START EXERCISE PASSAGE

- Official film poster
- Directed by: Ali Seezan
- Written by: Yoosuf Shafeeu
- Produced by: Ismail Shafeeq
- Starring: Yoosuf Shafeeu Ali Seezan Mariyam Azza Aminath Rishfa
- Cinematography: Ibrahim Wisan
- Edited by: Yoosuf Shafeeu
- Music by: Mohamed Ikram
- Production companies: Shy Productions Saturn Studio
- Release date: 5 November 2025;
- Country: Maldives
- Language: Dhivehi

= Koss Gina Mistake =

Koss Gina Mistake initially titled as Kos Gina Mistake is a Maldivian comedy film directed by Ali Seezan. Produced by Ismail Shafeeq under Shy Productions in association with Saturn Studio, the film stars an ensemble cast including Yoosuf Shafeeu, Mariyam Azza, Ali Seezan, Mariyam Azza and Aminath Rishfa in pivotal roles. The film was scheduled for a theatrical release on 5 November 2025.

== Cast ==
- Yoosuf Shafeeu as Amsadh
- Mariyam Azza as Shaina
- Ali Seezan as Arumin
- Aminath Rishfa as Shaima
- Ahmed Nimal as Hashim
- Mariyam Shifa as Raaniya
- Ali Azim as Fazeen
- Mohamed Jumayyil as Fazeel
- Hamid Ali as Hamza
- Abdullah Shafiu Ibrahim as Faathih
- Ahmed Shakir as Love
- Shaheedha Ahmed as Malika
- Gulisthan Mohamed as Raudha
- Ahmed Aman Ali as Najih

==Development==
After the success of VMedia's first feature film Dhauvath (2019), the company, on 12 August 2019, announced their next venture titled Kos Gina Mistake which features an ensemble cast including Yoosuf Shafeeu, Ali Seezan, Nuzuhath Shuaib, Ali Azim, Mariyam Azza and Ahmed Easa. Shooting for the film was commenced on 25 August 2019 in ADh. Fenfushi. The team flew back to Male' on 30 September 2019, upon completion of the scheduled shoot at Fenfushi. On 9 January 2020, Ismail Shafeeq was reported to join the crew of the film to co-produce the film. Filming of the six scenes left incomplete during the initial schedule was completed in March 2020. In 2021, due to certain conflicts between VMedia and Shafeeu, the film was announced to be shelved with no prospects of a theatrical release.

END EXERCISE PASSAGE
START GIVEN INFORMATION

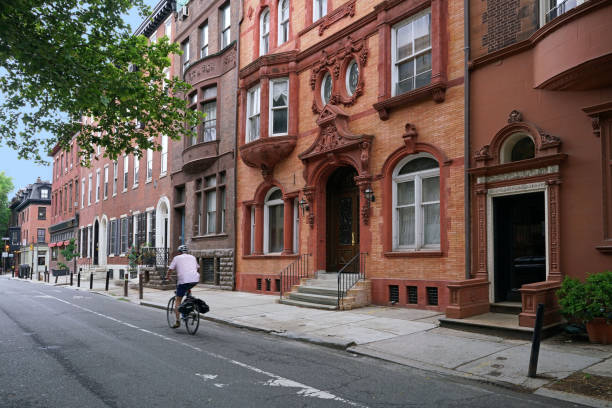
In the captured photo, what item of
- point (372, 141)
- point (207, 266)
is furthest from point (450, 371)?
point (207, 266)

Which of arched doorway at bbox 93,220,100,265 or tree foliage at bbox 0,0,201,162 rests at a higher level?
tree foliage at bbox 0,0,201,162

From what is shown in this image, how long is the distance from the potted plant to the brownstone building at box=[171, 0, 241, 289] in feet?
46.3

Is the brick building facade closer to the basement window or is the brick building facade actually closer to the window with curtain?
the window with curtain

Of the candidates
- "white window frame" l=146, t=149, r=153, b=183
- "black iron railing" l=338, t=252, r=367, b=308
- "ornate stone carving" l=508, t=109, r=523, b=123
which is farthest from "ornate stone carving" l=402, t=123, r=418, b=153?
"white window frame" l=146, t=149, r=153, b=183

END GIVEN INFORMATION

WORK INSTRUCTIONS >>
a) Could you repeat everything in the Koss Gina Mistake article from "Koss Gina Mistake initially" down to "5 November 2025.", word for word?
b) Which cast members does the Koss Gina Mistake article name in the 12 August 2019 announcement of the film?

EXPECTED OUTPUTS >>
a)
Koss Gina Mistake initially titled as Kos Gina Mistake is a Maldivian comedy film directed by Ali Seezan. Produced by Ismail Shafeeq under Shy Productions in association with Saturn Studio, the film stars an ensemble cast including Yoosuf Shafeeu, Mariyam Azza, Ali Seezan, Mariyam Azza and Aminath Rishfa in pivotal roles. The film was scheduled for a theatrical release on 5 November 2025.

b) Yoosuf Shafeeu, Ali Seezan, Nuzuhath Shuaib, Ali Azim, Mariyam Azza and Ahmed Easa